__STATED GOAL 1__. Quote the passage in the text about Frieze Los Angeles below word for word, starting with "The curators of" and going on through "them a copy.".

__DOCUMENT TEXT__.

Now in its second year, Frieze Los Angeles has taken over the lot at Paramount Studios. The opening act runs today through Sunday and anchors Frieze Week, a series of events, discussions and gatherings at galleries and art institutions around the city. The fair itself takes place in a tent designed by go-to art world architect Kulapat Yantrasast, a short walk from the special projects section, where commissions went to a cadre of emerging artists who took over the New York-style backlot with installations and other large-scale works.

The curators of special projects for Frieze Los Angeles are Los Angeles County Museum of Art’s Rita Gonzalez and the Vincent Price Museum’s Pilar Tompkins Rivas, who were charged with a mandate to embrace diversity. Black Lives Matter founder Patrisse Cullors is featured on the program to lead a participatory dance performance, while a look inside the wallets of everyday Brazilians makes Jonathas de Andrade’s video work an intimate and surprising portrait of his homeland. Gary Simmons was tapped to restage his 1993 “Backdrop Project,” taking Polaroids of visitors and offering them a copy.

__STATED GOAL 2__. Pick out every line of the records below that contains the word "slope", and copy each one.

__RECORDS PROVIDED__.
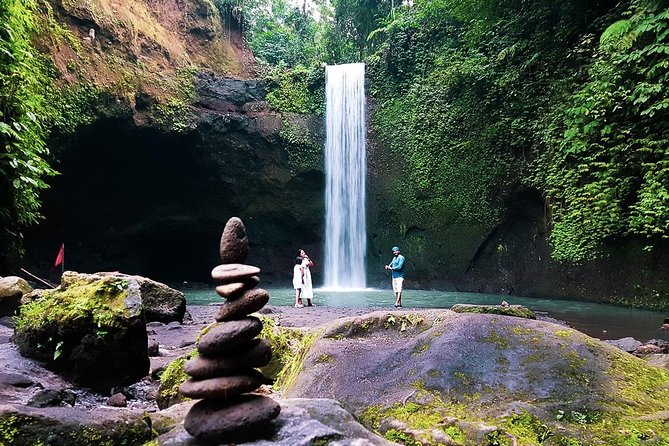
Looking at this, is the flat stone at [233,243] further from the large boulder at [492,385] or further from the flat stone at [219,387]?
the large boulder at [492,385]

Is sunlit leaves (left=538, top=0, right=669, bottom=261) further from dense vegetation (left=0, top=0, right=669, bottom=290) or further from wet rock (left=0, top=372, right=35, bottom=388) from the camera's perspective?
wet rock (left=0, top=372, right=35, bottom=388)

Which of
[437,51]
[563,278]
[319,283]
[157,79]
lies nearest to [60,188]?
[157,79]

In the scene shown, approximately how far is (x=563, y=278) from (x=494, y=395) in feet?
41.9

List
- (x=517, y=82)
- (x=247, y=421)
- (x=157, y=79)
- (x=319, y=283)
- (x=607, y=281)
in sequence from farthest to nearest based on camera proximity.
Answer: (x=319, y=283) → (x=157, y=79) → (x=517, y=82) → (x=607, y=281) → (x=247, y=421)

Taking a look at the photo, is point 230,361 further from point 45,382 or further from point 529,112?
point 529,112

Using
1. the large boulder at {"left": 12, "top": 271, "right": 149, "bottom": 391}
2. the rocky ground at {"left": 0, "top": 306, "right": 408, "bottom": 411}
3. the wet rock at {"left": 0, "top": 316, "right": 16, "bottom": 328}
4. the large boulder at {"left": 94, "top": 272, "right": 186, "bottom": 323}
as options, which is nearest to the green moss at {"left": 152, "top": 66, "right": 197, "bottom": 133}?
the large boulder at {"left": 94, "top": 272, "right": 186, "bottom": 323}

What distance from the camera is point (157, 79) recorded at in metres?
18.0

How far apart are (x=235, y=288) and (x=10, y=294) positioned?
18.9ft

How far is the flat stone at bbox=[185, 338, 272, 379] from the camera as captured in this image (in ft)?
7.12

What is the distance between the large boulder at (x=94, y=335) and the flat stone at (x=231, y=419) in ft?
8.35

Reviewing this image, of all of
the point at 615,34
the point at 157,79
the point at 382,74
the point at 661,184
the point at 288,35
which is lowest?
the point at 661,184

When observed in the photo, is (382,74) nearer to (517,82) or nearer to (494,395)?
(517,82)

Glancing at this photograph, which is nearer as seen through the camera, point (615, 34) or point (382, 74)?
point (615, 34)

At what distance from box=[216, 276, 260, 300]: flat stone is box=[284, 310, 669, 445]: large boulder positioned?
1.12m
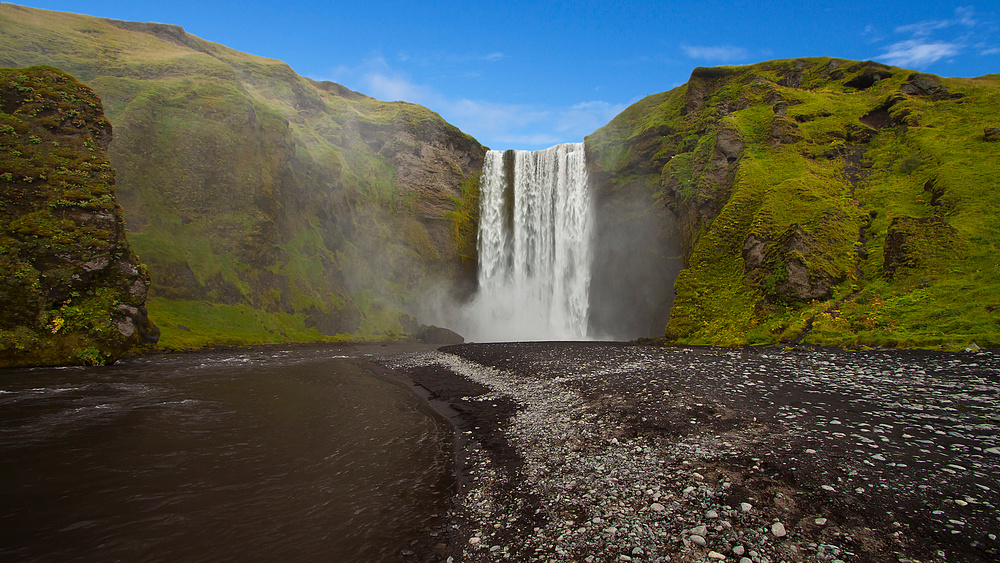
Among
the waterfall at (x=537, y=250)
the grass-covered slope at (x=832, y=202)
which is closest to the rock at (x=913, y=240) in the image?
the grass-covered slope at (x=832, y=202)

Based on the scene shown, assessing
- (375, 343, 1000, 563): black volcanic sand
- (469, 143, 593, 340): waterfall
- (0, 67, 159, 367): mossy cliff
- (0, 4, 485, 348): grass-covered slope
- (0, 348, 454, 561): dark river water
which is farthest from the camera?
(469, 143, 593, 340): waterfall

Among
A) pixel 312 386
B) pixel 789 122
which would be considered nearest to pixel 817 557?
pixel 312 386

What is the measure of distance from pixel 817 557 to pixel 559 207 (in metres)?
54.6

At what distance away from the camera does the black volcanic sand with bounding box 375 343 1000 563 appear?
5.51m

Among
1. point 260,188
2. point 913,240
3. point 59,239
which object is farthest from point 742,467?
point 260,188

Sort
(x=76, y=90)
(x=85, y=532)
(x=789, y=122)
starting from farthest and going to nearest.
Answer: (x=789, y=122) < (x=76, y=90) < (x=85, y=532)

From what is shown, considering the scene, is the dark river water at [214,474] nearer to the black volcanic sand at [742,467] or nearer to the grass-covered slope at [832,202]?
the black volcanic sand at [742,467]

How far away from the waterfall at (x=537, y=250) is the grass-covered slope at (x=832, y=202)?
1150 cm

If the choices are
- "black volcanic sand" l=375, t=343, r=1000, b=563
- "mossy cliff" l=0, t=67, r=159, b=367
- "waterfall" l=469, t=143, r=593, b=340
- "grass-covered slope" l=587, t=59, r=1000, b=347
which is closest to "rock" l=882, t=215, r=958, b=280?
"grass-covered slope" l=587, t=59, r=1000, b=347

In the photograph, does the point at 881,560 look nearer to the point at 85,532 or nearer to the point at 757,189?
the point at 85,532

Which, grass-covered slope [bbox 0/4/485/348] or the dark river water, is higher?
grass-covered slope [bbox 0/4/485/348]

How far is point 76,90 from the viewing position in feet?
102

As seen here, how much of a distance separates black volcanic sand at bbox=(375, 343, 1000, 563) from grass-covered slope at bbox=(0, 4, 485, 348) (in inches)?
1475

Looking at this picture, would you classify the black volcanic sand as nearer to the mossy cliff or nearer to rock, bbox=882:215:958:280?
rock, bbox=882:215:958:280
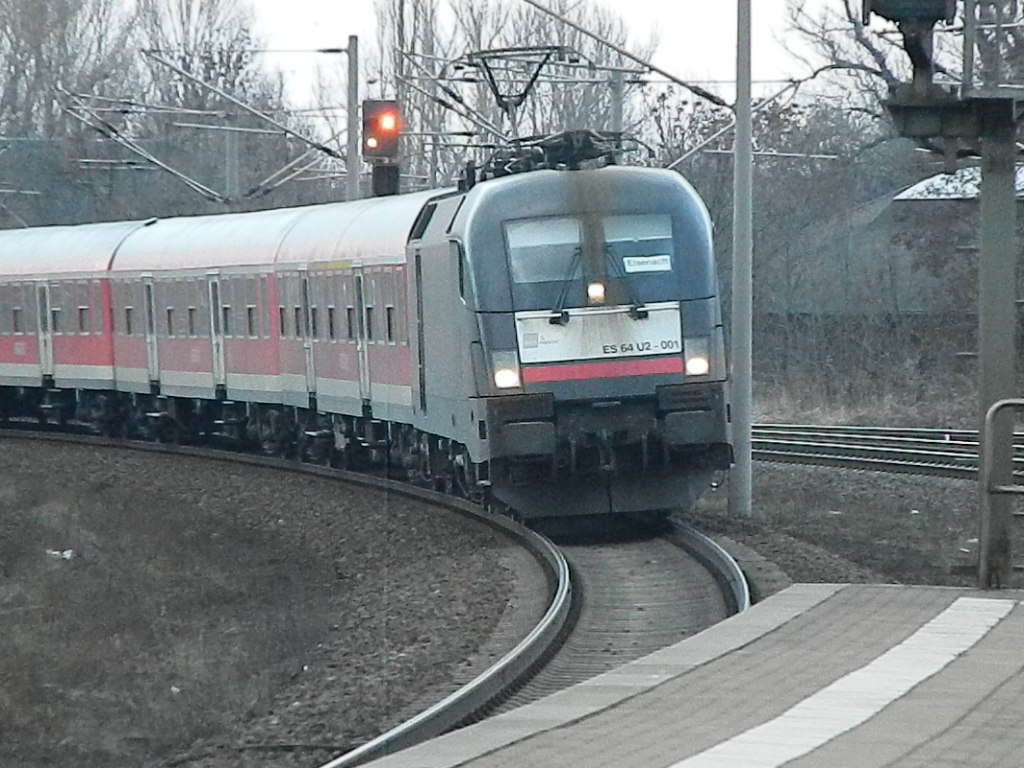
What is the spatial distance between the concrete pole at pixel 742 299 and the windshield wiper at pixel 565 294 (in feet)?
7.62

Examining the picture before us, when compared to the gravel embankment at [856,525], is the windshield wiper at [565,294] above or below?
above

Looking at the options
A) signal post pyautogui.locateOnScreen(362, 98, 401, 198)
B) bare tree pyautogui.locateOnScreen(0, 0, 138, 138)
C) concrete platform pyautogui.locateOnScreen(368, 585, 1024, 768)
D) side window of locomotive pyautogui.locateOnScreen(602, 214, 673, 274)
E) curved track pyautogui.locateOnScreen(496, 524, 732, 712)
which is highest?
bare tree pyautogui.locateOnScreen(0, 0, 138, 138)

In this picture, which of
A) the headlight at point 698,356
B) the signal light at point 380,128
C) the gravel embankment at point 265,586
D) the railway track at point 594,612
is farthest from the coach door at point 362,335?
the headlight at point 698,356

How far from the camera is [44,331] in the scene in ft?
102

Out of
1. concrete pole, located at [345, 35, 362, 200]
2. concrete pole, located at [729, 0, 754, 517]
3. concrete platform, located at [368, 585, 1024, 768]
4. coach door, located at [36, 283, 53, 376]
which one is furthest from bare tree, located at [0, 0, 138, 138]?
concrete platform, located at [368, 585, 1024, 768]

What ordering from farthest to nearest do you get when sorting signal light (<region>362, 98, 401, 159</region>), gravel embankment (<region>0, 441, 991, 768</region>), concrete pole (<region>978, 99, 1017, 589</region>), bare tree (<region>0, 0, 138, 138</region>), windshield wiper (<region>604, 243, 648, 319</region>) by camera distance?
bare tree (<region>0, 0, 138, 138</region>) < signal light (<region>362, 98, 401, 159</region>) < windshield wiper (<region>604, 243, 648, 319</region>) < concrete pole (<region>978, 99, 1017, 589</region>) < gravel embankment (<region>0, 441, 991, 768</region>)

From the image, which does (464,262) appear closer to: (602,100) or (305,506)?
(305,506)

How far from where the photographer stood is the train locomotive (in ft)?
53.7

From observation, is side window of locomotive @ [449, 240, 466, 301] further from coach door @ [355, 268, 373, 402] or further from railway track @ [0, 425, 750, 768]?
coach door @ [355, 268, 373, 402]

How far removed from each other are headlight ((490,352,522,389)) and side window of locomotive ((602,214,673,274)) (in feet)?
4.18

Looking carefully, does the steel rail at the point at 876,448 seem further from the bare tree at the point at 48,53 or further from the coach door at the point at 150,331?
the bare tree at the point at 48,53

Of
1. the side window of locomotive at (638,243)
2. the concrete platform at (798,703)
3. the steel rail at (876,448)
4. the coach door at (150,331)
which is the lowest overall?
the steel rail at (876,448)

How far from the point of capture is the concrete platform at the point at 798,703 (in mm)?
6176

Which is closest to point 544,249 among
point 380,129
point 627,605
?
point 627,605
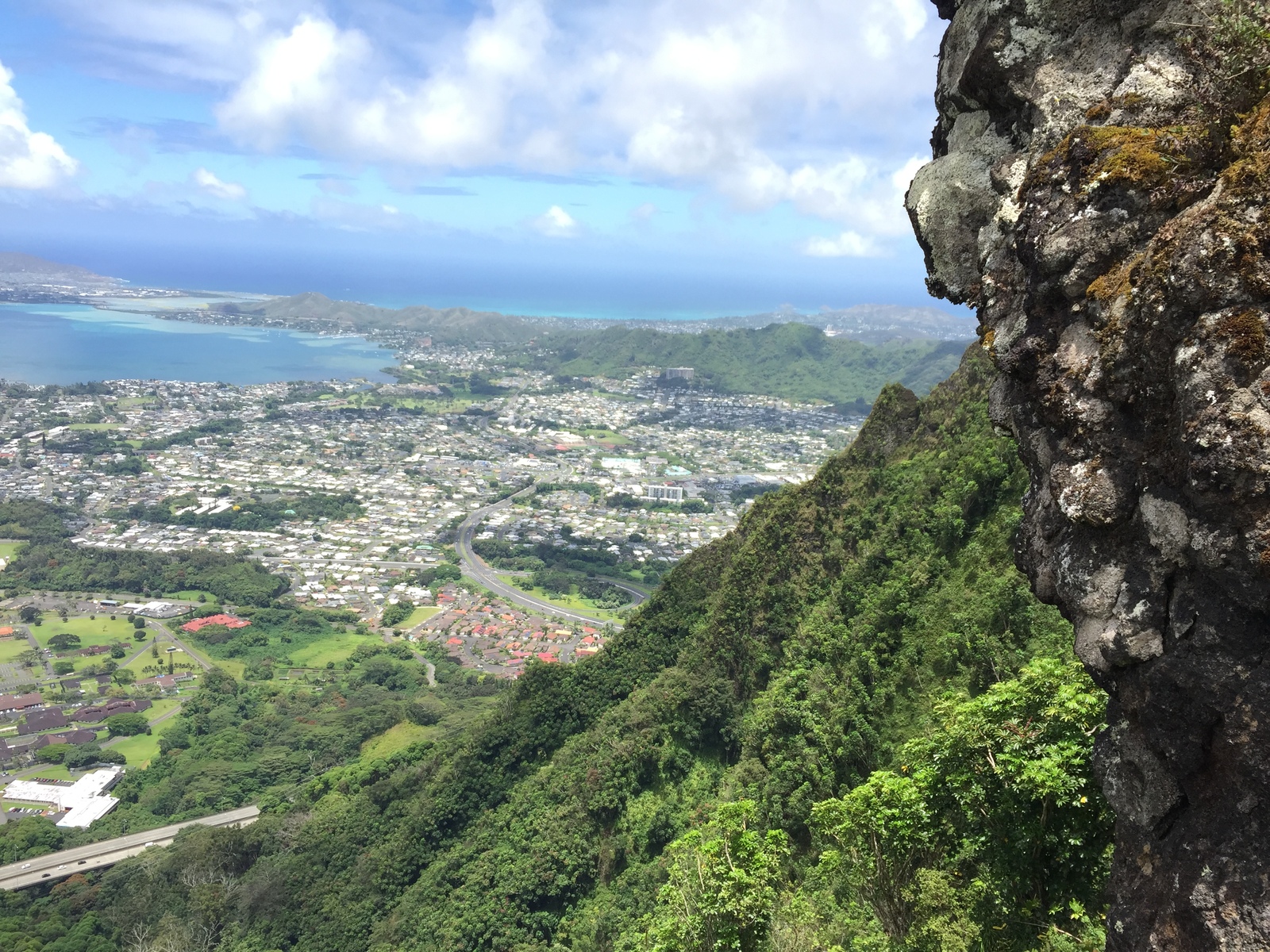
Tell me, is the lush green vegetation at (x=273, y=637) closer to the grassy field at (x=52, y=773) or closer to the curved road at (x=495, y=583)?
the curved road at (x=495, y=583)

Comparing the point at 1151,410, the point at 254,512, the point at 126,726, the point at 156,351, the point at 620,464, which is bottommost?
the point at 126,726

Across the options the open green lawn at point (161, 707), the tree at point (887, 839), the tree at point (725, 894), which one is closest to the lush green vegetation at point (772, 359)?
the open green lawn at point (161, 707)

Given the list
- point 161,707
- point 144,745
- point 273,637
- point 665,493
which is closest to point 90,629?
point 273,637

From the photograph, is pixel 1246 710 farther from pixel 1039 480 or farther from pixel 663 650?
pixel 663 650

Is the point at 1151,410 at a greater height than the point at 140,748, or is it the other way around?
the point at 1151,410

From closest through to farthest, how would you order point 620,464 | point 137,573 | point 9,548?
point 137,573 → point 9,548 → point 620,464

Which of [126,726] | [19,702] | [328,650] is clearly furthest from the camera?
[328,650]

__CORRECT RESPONSE 1__.
The curators of special projects for Frieze Los Angeles are Los Angeles County Museum of Art’s Rita Gonzalez and the Vincent Price Museum’s Pilar Tompkins Rivas, who were charged with a mandate to embrace diversity. Black Lives Matter founder Patrisse Cullors is featured on the program to lead a participatory dance performance, while a look inside the wallets of everyday Brazilians makes Jonathas de Andrade’s video work an intimate and surprising portrait of his homeland. Gary Simmons was tapped to restage his 1993 “Backdrop Project,” taking Polaroids of visitors and offering them a copy.

__CORRECT RESPONSE 2__.
the grass-covered slope at (x=832, y=202)
the grass-covered slope at (x=832, y=202)
- (0, 4, 485, 348): grass-covered slope
From what is shown, considering the scene, is the dark river water at [214,474] nearer to the black volcanic sand at [742,467] or nearer to the grass-covered slope at [832,202]?
How far away from the waterfall at (x=537, y=250) is the grass-covered slope at (x=832, y=202)?
- "grass-covered slope" l=587, t=59, r=1000, b=347
"grass-covered slope" l=587, t=59, r=1000, b=347
Which, grass-covered slope [bbox 0/4/485/348] or the dark river water, is higher?
grass-covered slope [bbox 0/4/485/348]
As seen here, how much of a distance separates black volcanic sand at bbox=(375, 343, 1000, 563) from grass-covered slope at bbox=(0, 4, 485, 348) (in inches)?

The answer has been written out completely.